- 阶段数量 = 1 + shuffle依赖的个数
- 任务的数量 = 一个阶段中最后一个RDD的分区数
- Job的数量 = 一个Spark应用中调用行动算子的次数
spark提交作业 调用action算子 --> 调用 RDD 类的runJob方法 --> 调用 SparkContext 类的 dagScheduler.runJob方法
--> DAGScheduler.handleJobSubmitted 方法
生成 finalStage
finalStage = CreateResultStage()
SubmitStage(finalStage) // 在这个方法里面体现出一个分区对应一个task。核心代码是 partitionsToCompute.map
-->CreateResultStage() 方法中 getOrCreateParentStage(),这个方法里面会算出每一个shuffleDependices,就是宽依赖,对每一个宽依赖调用map算子,创建一个stage。就是说按照shuffle切分stage
(1) rdd.foreach()
(2) RDD{ // RDD类
def foreach{ // 方法
sc.runJob(this, (iter: Iterator[T]) => iter.foreach(cleanF))
}}
(3) SparkContext //类
runJob(rdd, func, 0 until rdd.partitions.length)
runJob(rdd, (ctx: TaskContext, it: Iterator[T]) => cleanedFunc(it), partitions)
runJob[T, U](rdd, func, partitions, (index, res) => results(index) = res)

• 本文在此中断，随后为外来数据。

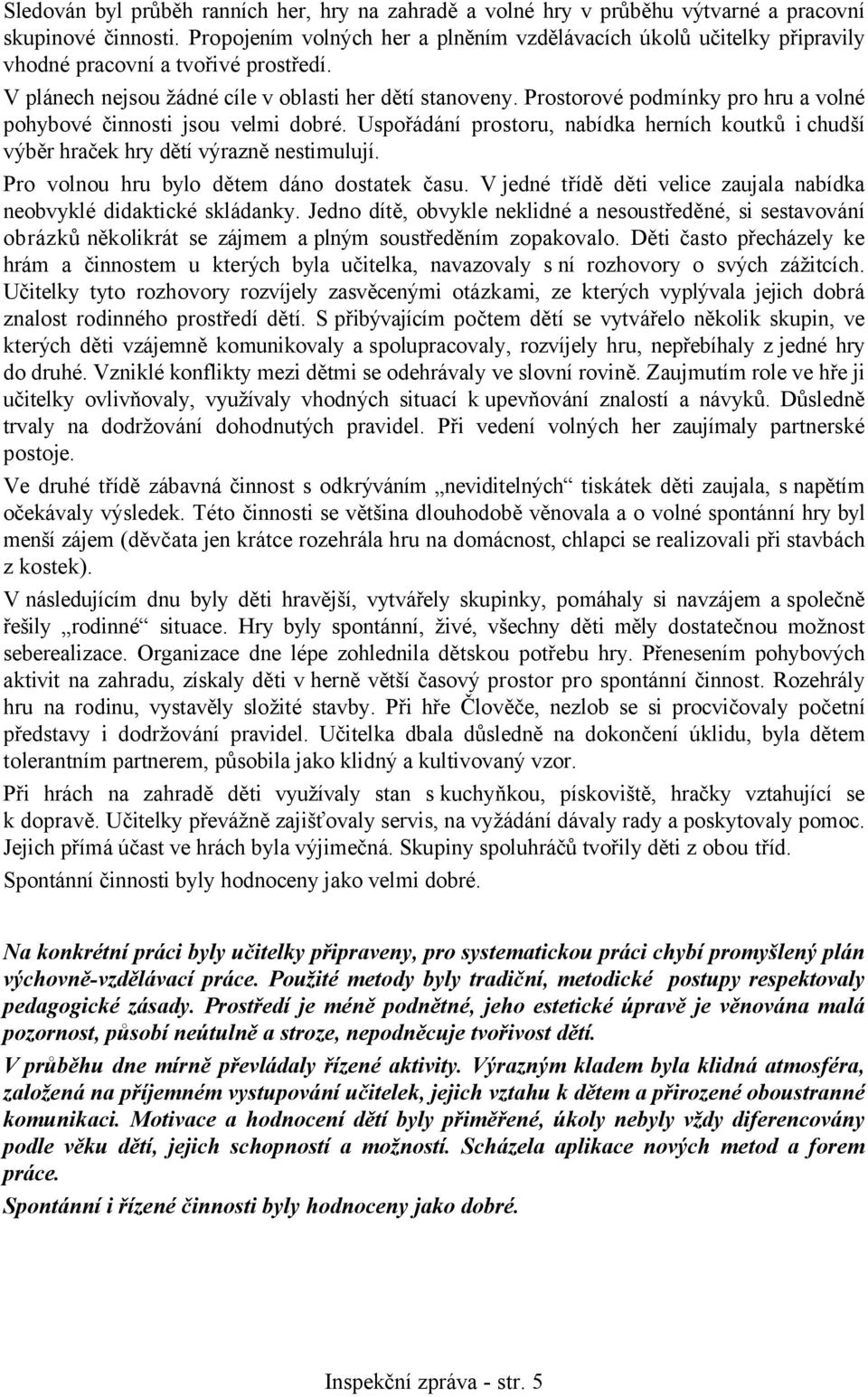 Sledován byl průběh ranních her, hry na zahradě a volné hry v průběhu výtvarné a pracovní skupinové činnosti. Propojením volných her a plněním vzdělávacích úkolů učitelky připravily vhodné pracovní a tvořivé prostředí.

V plánech nejsou žádné cíle v oblasti her dětí stanoveny. Prostorové podmínky pro hru a volné pohybové činnosti jsou velmi dobré. Uspořádání prostoru, nabídka herních koutků i chudší výběr hraček hry dětí výrazně nestimulují.

Pro volnou hru bylo dětem dáno dostatek času. V jedné třídě děti velice zaujala nabídka neobvyklé didaktické skládanky. Jedno dítě, obvykle neklidné a nesoustředěné, si sestavování obrázků několikrát se zájmem a plným soustředěním zopakovalo. Děti často přecházely ke hrám a činnostem u kterých byla učitelka, navazovaly s ní rozhovory o svých zážitcích. Učitelky tyto rozhovory rozvíjely zasvěcenými otázkami, ze kterých vyplývala jejich dobrá znalost rodinného prostředí dětí. S přibývajícím počtem dětí se vytvářelo několik skupin, ve kterých děti vzájemně komunikovaly a spolupracovaly, rozvíjely hru, nepřebíhaly z jedné hry do druhé. Vzniklé konflikty mezi dětmi se odehrávaly ve slovní rovině. Zaujmutím role ve hře ji učitelky ovlivňovaly, využívaly vhodných situací k upevňování znalostí a návyků. Důsledně trvaly na dodržování dohodnutých pravidel. Při vedení volných her zaujímaly partnerské postoje.

Ve druhé třídě zábavná činnost s odkrýváním „neviditelných“ tiskátek děti zaujala, s napětím očekávaly výsledek. Této činnosti se většina dlouhodobě věnovala a o volné spontánní hry byl menší zájem (děvčata jen krátce rozehrála hru na domácnost, chlapci se realizovali při stavbách z kostek).

V následujícím dnu byly děti hravější, vytvářely skupinky, pomáhaly si navzájem a společně řešily „rodinné“ situace. Hry byly spontánní, živé, všechny děti měly dostatečnou možnost seberealizace. Organizace dne lépe zohlednila dětskou potřebu hry. Přenesením pohybových aktivit na zahradu, získaly děti v herně větší časový prostor pro spontánní činnost. Rozehrály hru na rodinu, vystavěly složité stavby. Při hře Člověče, nezlob se si procvičovaly početní představy i dodržování pravidel. Učitelka dbala důsledně na dokončení úklidu, byla dětem tolerantním partnerem, působila jako klidný a kultivovaný vzor.

Při hrách na zahradě děti využívaly stan s kuchyňkou, pískoviště, hračky vztahující se k dopravě. Učitelky převážně zajišťovaly servis, na vyžádání dávaly rady a poskytovaly pomoc. Jejich přímá účast ve hrách byla výjimečná. Skupiny spoluhráčů tvořily děti z obou tříd.

Spontánní činnosti byly hodnoceny jako velmi dobré.

Na konkrétní práci byly učitelky připraveny, pro systematickou práci chybí promyšlený plán výchovně-vzdělávací práce. Použité metody byly tradiční, metodické postupy respektovaly pedagogické zásady. Prostředí je méně podnětné, jeho estetické úpravě je věnována malá pozornost, působí neútulně a stroze, nepodněcuje tvořivost dětí.

V průběhu dne mírně převládaly řízené aktivity. Výrazným kladem byla klidná atmosféra, založená na příjemném vystupování učitelek, jejich vztahu k dětem a přirozené oboustranné komunikaci. Motivace a hodnocení dětí byly přiměřené, úkoly nebyly vždy diferencovány podle věku dětí, jejich schopností a možností. Scházela aplikace nových metod a forem práce.

Spontánní i řízené činnosti byly hodnoceny jako dobré.

Inspekční zpráva - str. 5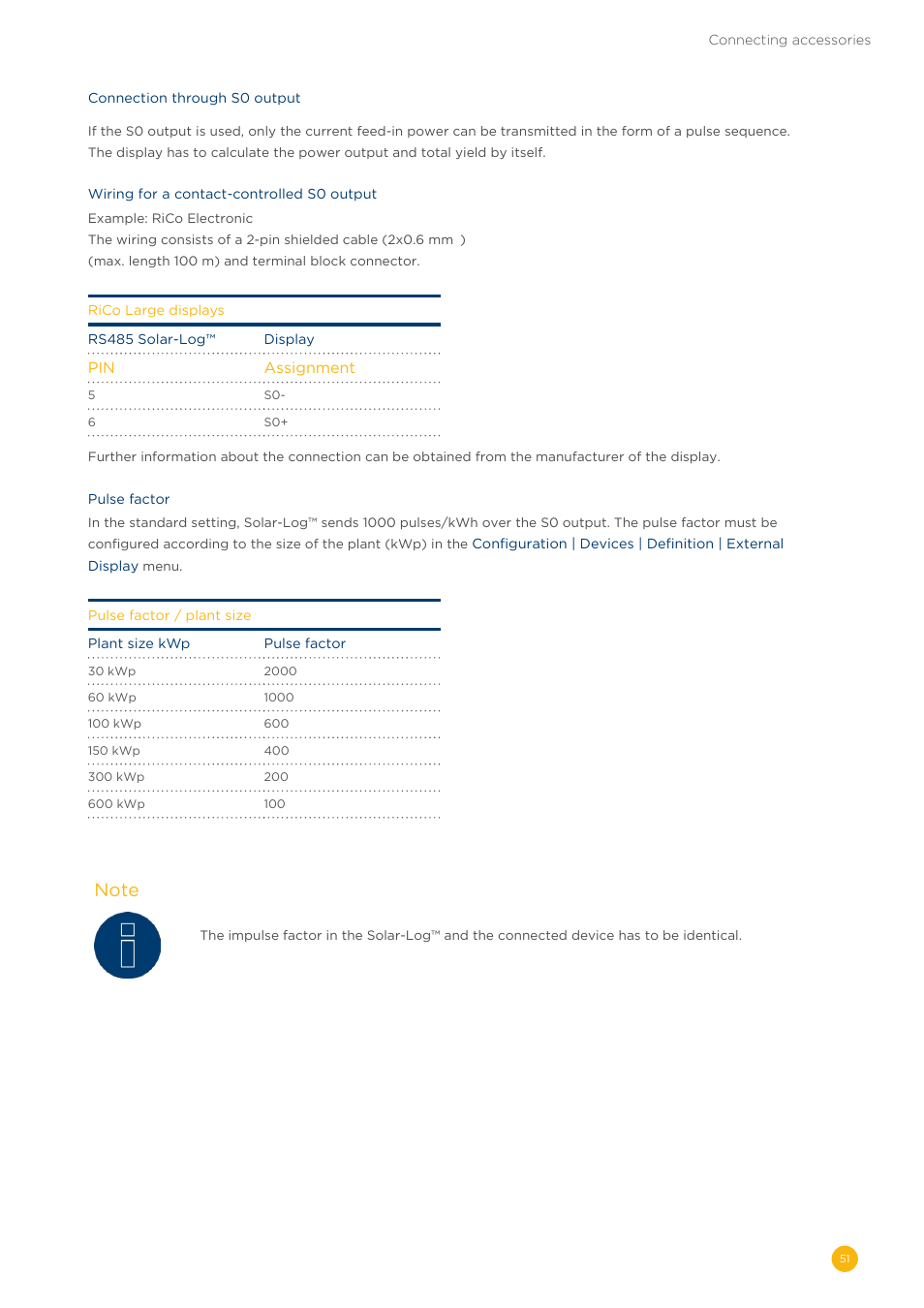 Connecting accessories

Connection through S0 output

If the S0 output is used, only the current feed-in power can be transmitted in the form of a pulse sequence. The display has to calculate the power output and total yield by itself.

Wiring for a contact-controlled S0 output

Example: RiCo Electronic
The wiring consists of a 2-pin shielded cable (2x0.6 mm )
(max. length 100 m) and terminal block connector.

RiCo Large displays

| RS485 Solar-Log™ | Display |
|---|---|
| PIN | Assignment |
| 5 | S0- |
| 6 | S0+ |

Further information about the connection can be obtained from the manufacturer of the display.

Pulse factor

In the standard setting, Solar-Log™ sends 1000 pulses/kWh over the S0 output. The pulse factor must be configured according to the size of the plant (kWp) in the Configuration | Devices | Definition | External Display menu.

Pulse factor / plant size

| Plant size kWp | Pulse factor |
|---|---|
| 30 kWp | 2000 |
| 60 kWp | 1000 |
| 100 kWp | 600 |
| 150 kWp | 400 |
| 300 kWp | 200 |
| 600 kWp | 100 |

Note

The impulse factor in the Solar-Log™ and the connected device has to be identical.

51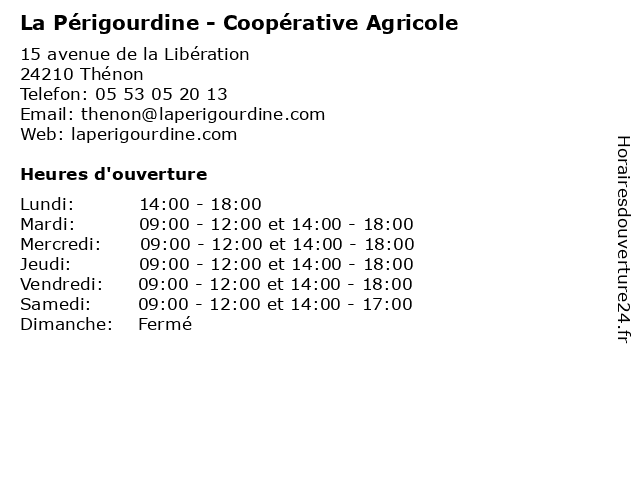 La Périgourdine - Coopérative Agricole

15 avenue de la Libération
24210 Thénon
Telefon: 05 53 05 20 13
Email: thenon@laperigourdine.com
Web: laperigourdine.com

Heures d'ouverture

| | |
|---|---|
| Lundi: | 14:00 - 18:00 |
| Mardi: | 09:00 - 12:00 et 14:00 - 18:00 |
| Mercredi: | 09:00 - 12:00 et 14:00 - 18:00 |
| Jeudi: | 09:00 - 12:00 et 14:00 - 18:00 |
| Vendredi: | 09:00 - 12:00 et 14:00 - 18:00 |
| Samedi: | 09:00 - 12:00 et 14:00 - 17:00 |
| Dimanche: | Fermé |

Horairesdouverture24.fr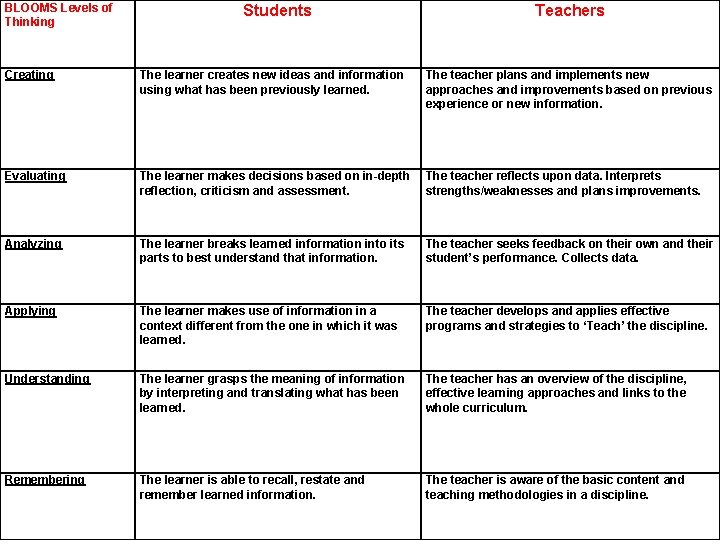 | BLOOMS Levels of Thinking | Students | Teachers |
|---|---|---|
| Creating | The learner creates new ideas and information using what has been previously learned. | The teacher plans and implements new approaches and improvements based on previous experience or new information. |
| Evaluating | The learner makes decisions based on in-depth reflection, criticism and assessment. | The teacher reflects upon data. Interprets strengths/weaknesses and plans improvements. |
| Analyzing | The learner breaks learned information into its parts to best understand that information. | The teacher seeks feedback on their own and their student's performance. Collects data. |
| Applying | The learner makes use of information in a context different from the one in which it was learned. | The teacher develops and applies effective programs and strategies to 'Teach' the discipline. |
| Understanding | The learner grasps the meaning of information by interpreting and translating what has been learned. | The teacher has an overview of the discipline, effective learning approaches and links to the whole curriculum. |
| Remembering | The learner is able to recall, restate and remember learned information. | The teacher is aware of the basic content and teaching methodologies in a discipline. |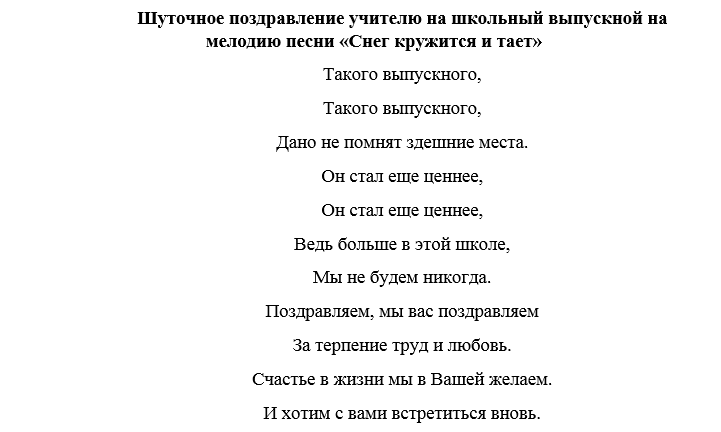 Шуточное поздравление учителю на школьный выпускной на мелодию песни «Снег кружится и тает»

Такого выпускного,

Такого выпускного,

Дано не помнят здешние места.

Он стал еще ценнее,

Он стал еще ценнее,

Ведь больше в этой школе,

Мы не будем никогда.

Поздравляем, мы вас поздравляем

За терпение труд и любовь.

Счастье в жизни мы в Вашей желаем.

И хотим с вами встретиться вновь.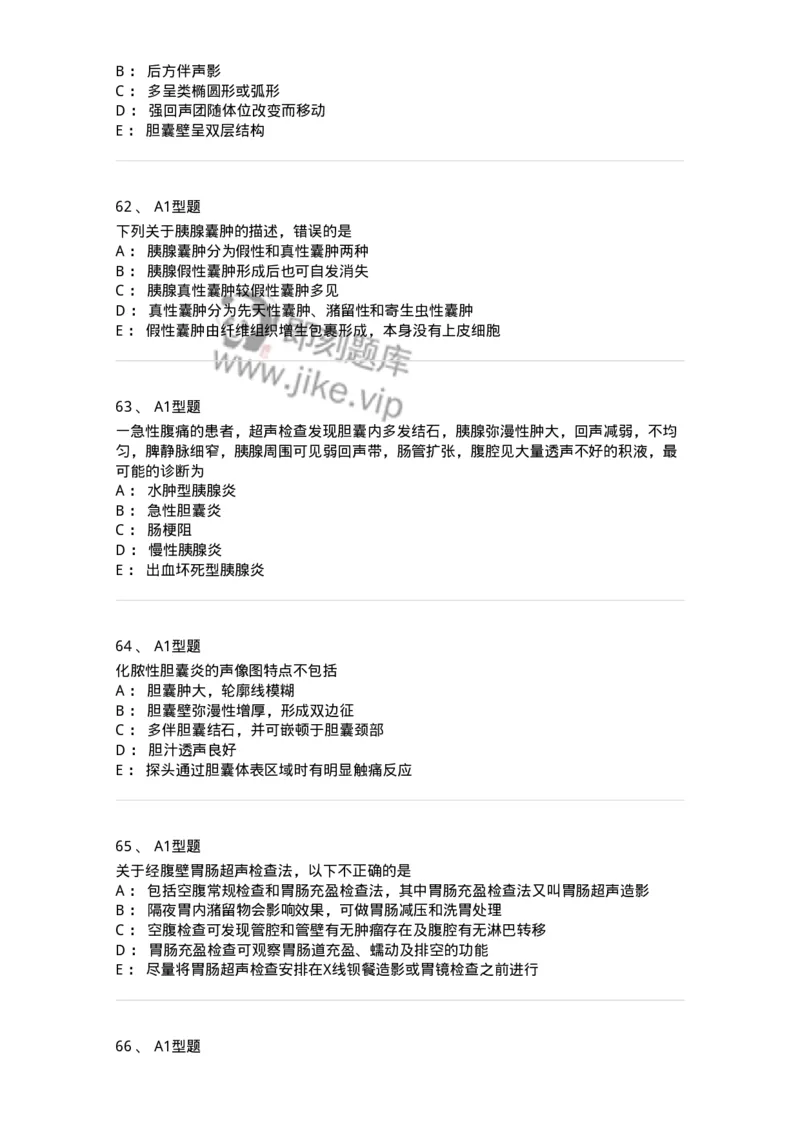 B： 后方伴声影
C： 多呈类椭圆形或弧形
D： 强回声团随体位改变而移动
E： 胆囊壁呈双层结构

62、 A1型题
下列关于胰腺囊肿的描述，错误的是
A： 胰腺囊肿分为假性和真性囊肿两种
B： 胰腺假性囊肿形成后也可自发消失
C： 胰腺真性囊肿较假性囊肿多见
D： 真性囊肿分为先天性囊肿、潴留性和寄生虫性囊肿
E： 假性囊肿由纤维组织增生包裹形成，本身没有上皮细胞

即刻题库
www.jike.vip

63、 A1型题
一急性腹痛的患者，超声检查发现胆囊内多发结石，胰腺弥漫性肿大，回声减弱，不均匀，脾静脉细窄，胰腺周围可见弱回声带，肠管扩张，腹腔见大量透声不好的积液，最可能的诊断为
A： 水肿型胰腺炎
B： 急性胆囊炎
C： 肠梗阻
D： 慢性胰腺炎
E： 出血坏死型胰腺炎

64、 A1型题
化脓性胆囊炎的声像图特点不包括
A： 胆囊肿大，轮廓线模糊
B： 胆囊壁弥漫性增厚，形成双边征
C： 多伴胆囊结石，并可嵌顿于胆囊颈部
D： 胆汁透声良好
E： 探头通过胆囊体表区域时有明显触痛反应

65、 A1型题
关于经腹壁胃肠超声检查法，以下不正确的是
A： 包括空腹常规检查和胃肠充盈检查法，其中胃肠充盈检查法又叫胃肠超声造影
B： 隔夜胃内潴留物会影响效果，可做胃肠减压和洗胃处理
C： 空腹检查可发现管腔和管壁有无肿瘤存在及腹腔有无淋巴转移
D： 胃肠充盈检查可观察胃肠道充盈、蠕动及排空的功能
E： 尽量将胃肠超声检查安排在X线钡餐造影或胃镜检查之前进行

66、 A1型题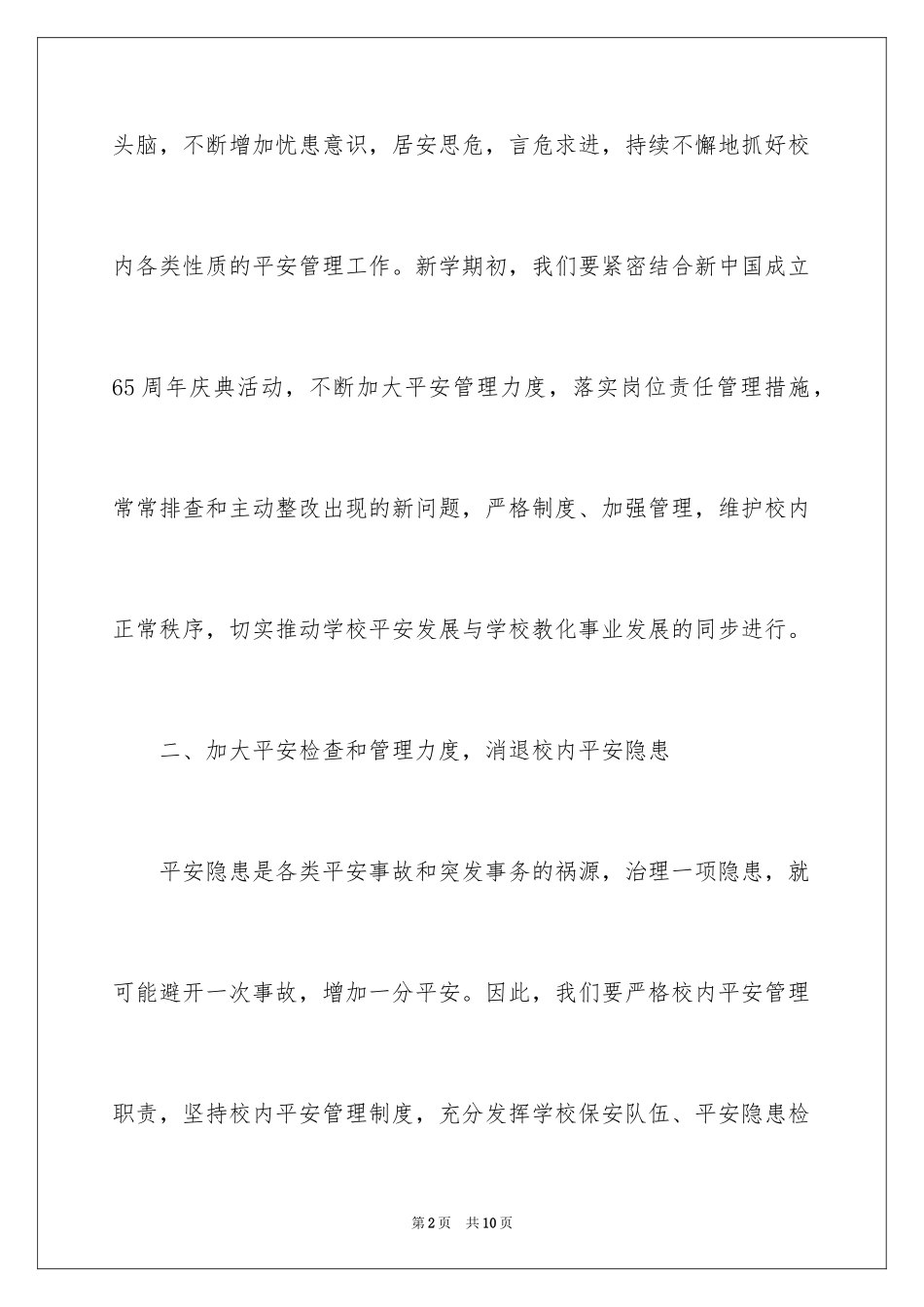 头脑，不断增加忧患意识，居安思危，言危求进，持续不懈地抓好校内各类性质的平安管理工作。新学期初，我们要紧密结合新中国成立65周年庆典活动，不断加大平安管理力度，落实岗位责任管理措施，常常排查和主动整改出现的新问题，严格制度、加强管理，维护校内正常秩序，切实推动学校平安发展与学校教化事业发展的同步进行。

二、加大平安检查和管理力度，消退校内平安隐患

平安隐患是各类平安事故和突发事务的祸源，治理一项隐患，就可能避开一次事故，增加一分平安。因此，我们要严格校内平安管理职责，坚持校内平安管理制度，充分发挥学校保安队伍、平安隐患检

第2页 共10页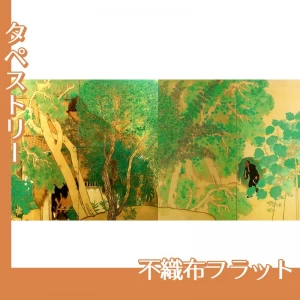 タペストリー

不織布フラット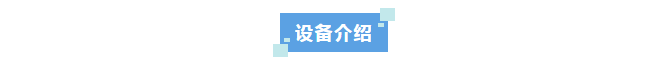 设备介绍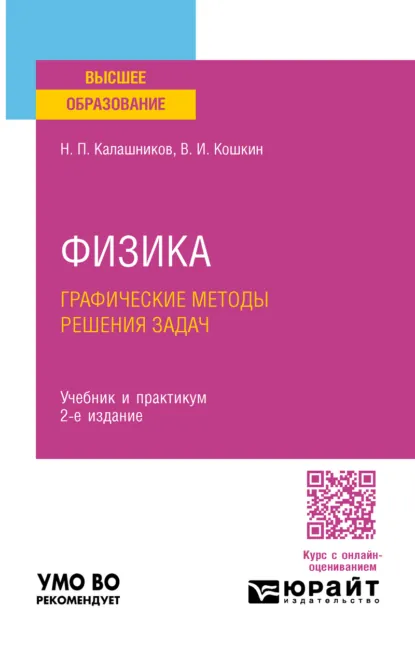 ВЫСШЕЕ
ОБРАЗОВАНИЕ

Н. П. Калашников, В. И. Кошкин

ФИЗИКА
ГРАФИЧЕСКИЕ МЕТОДЫ РЕШЕНИЯ ЗАДАЧ

Учебник и практикум
2-е издание

Курс с онлайн-оцениванием

УМО ВО
РЕКОМЕНДУЕТ

ЮРАЙТ
издательство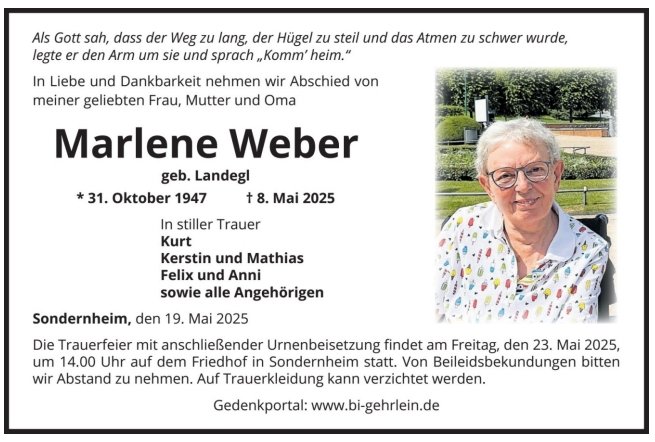 Als Gott sah, dass der Weg zu lang, der Hügel zu steil und das Atmen zu schwer wurde, legte er den Arm um sie und sprach „Komm' heim."

In Liebe und Dankbarkeit nehmen wir Abschied von meiner geliebten Frau, Mutter und Oma

Marlene Weber

geb. Landegl

* 31. Oktober 1947 † 8. Mai 2025

In stiller Trauer
Kurt
Kerstin und Mathias
Felix und Anni
sowie alle Angehörigen

Sondernheim, den 19. Mai 2025

Die Trauerfeier mit anschließender Urnenbeisetzung findet am Freitag, den 23. Mai 2025, um 14.00 Uhr auf dem Friedhof in Sondernheim statt. Von Beileidsbekundungen bitten wir Abstand zu nehmen. Auf Trauerkleidung kann verzichtet werden.

Gedenkportal: www.bi-gehrlein.de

dagScheduler.runJob(rdd, cleanedFunc, partitions, callSite, resultHandler, localProperties.get)
(4) DAGScheduler
val waiter = submitJob(rdd, func, partitions, callSite, resultHandler, properties)
submitJob{
val maxPartitions = rdd.partitions.length
val jobId = nextJobId.getAndIncrement()
eventProcessLoop.post(JobSubmitted(
jobId, rdd, func2, partitions.toArray, callSite, waiter,
SerializationUtils.clone(properties)))
}
private def doOnReceive(event: DAGSchedulerEvent): Unit = event match {
case JobSubmitted(jobId, rdd, func, partitions, callSite, listener, properties) =>
dagScheduler.handleJobSubmitted(jobId, rdd, func, partitions, callSite, listener, properties)
}
private[scheduler] def handleJobSubmitted {
var finalStage: ResultStage = null
try {
// New stage creation may throw an exception if, for example, jobs are run on a
// HadoopRDD whose underlying HDFS files have been deleted.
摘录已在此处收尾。